Derrière le regard circulaire du système des médias, il y a des pleurs – impossibles à cacher, étouffer, réprimer, arrêter, surmonter.
Principe d’hospitalité : « Je voudrais apprendre à vivre, enfin ».
Pour que du nouveau émerge, il faut une désynchronisation, un décalage, qui relance la dialectique entre l’Autrefois et le Maintenant.
En se soustrayant à la logique de l’échange, le Juif perd tout, il est absolument exproprié, y compris de sa propre identité.
S’auto-punir en s’emparant, par un geste de cruauté impardonnable, de la poupée perdue d’une petite fille abandonnée.
On ne peut pas se préparer à la mort, tout ce qu’on peut faire, c’est en exiger toujours plus, plus encore que la vie.

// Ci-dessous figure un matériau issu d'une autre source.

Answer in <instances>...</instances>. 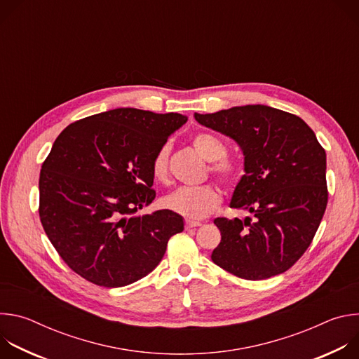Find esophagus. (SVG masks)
<instances>
[{"label":"esophagus","instance_id":"esophagus-1","mask_svg":"<svg viewBox=\"0 0 359 359\" xmlns=\"http://www.w3.org/2000/svg\"><path fill=\"white\" fill-rule=\"evenodd\" d=\"M198 226H201V223H200V222H190V220H187V222H186V230L196 229V227H198Z\"/></svg>","mask_w":359,"mask_h":359}]
</instances>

Dans un film-cauchemar, la petite fille se retire après avoir payé le prix des blessures, des cicatrices, des souffrances que les autres se sont infligées.
Est star celui qui peut mourir sans mourir, faire du cinéma sans faire du cinéma, signer un film en le déconstruisant.
L’œil-caméra comme système d’aveuglement, qui ne fonctionne que pour mettre à mort ce qu’il filme.
Se débarrasser de l’obscène, le cacher, éviter de le rendre public, telle est la morale dont il faut prendre le contre-pied.
« Viens! » dit le lieu sans vérité, sans contenu, qui en appelle aux croyances, aux mouvements, sans les déterminer (Khôra).
Pour légitimer la nation chilienne, il aura fallu qu’un métis témoigne de l’extermination des Indiens, avant qu’il ne soit effacé lui aussi.
Pour se sauver, il faut affronter l’impardonnable.
Dire oui à l’amitié jusqu’à bâtir l’oiseau de bois, au confluent de la combe magique.
Mourir déjà mort (ou presque), sans laisser de trace, altère la possibilité du deuil.
Insensible, muette, masquée, sans cause ni raison, la figure du mal s’en prend prioritairement à sa propre famille.
On ne peut espérer communiquer avec un mort qu’à travers un dispositif de mémoire, un artefact, mais c’est impossible, ça ne marche pas, le récit reste inachevé.